Although the injection of $10 billion in federal stimulus funds to the NIH from the American Recovery and Reinvestment Act of 2009 "created or retained" 50,000 science jobs, according to the NIH, that money is running dry, putting those positions at risk.

The lack of permanent jobs leaves many PhD scientists doing routine laboratory work in low-wage positions known as "post-docs," or postdoctoral fellowships. Post-docs used to last a year or two, but now it's not unusual to find scientists toiling away for six, seven, even 10 years.
The fact that so many scientists find themselves in long holding patterns is bad enough, but for many, the nature of the work makes it worse than merely frustrating. Speaking about his postdoctoral work, one interviewee notes that "I couldn't answer the question of how this was any different from undergraduate work."

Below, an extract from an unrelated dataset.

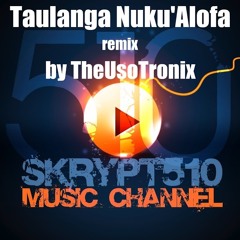 Taulanga Nuku'Alofa (Remix)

But even that's not the whole story by a long shot, as Frederic Bastiat made clear over a century and a half ago. What might our economy be like now, with so many hard-working, talented individuals performing more productive work? What might it have been like had these individuals, better-informed about what the market would reward, specialized in something else a decade or more earlier? And how much better might their individual careers have been had they not been led down a blind alley by the pied piper of government-funding of science?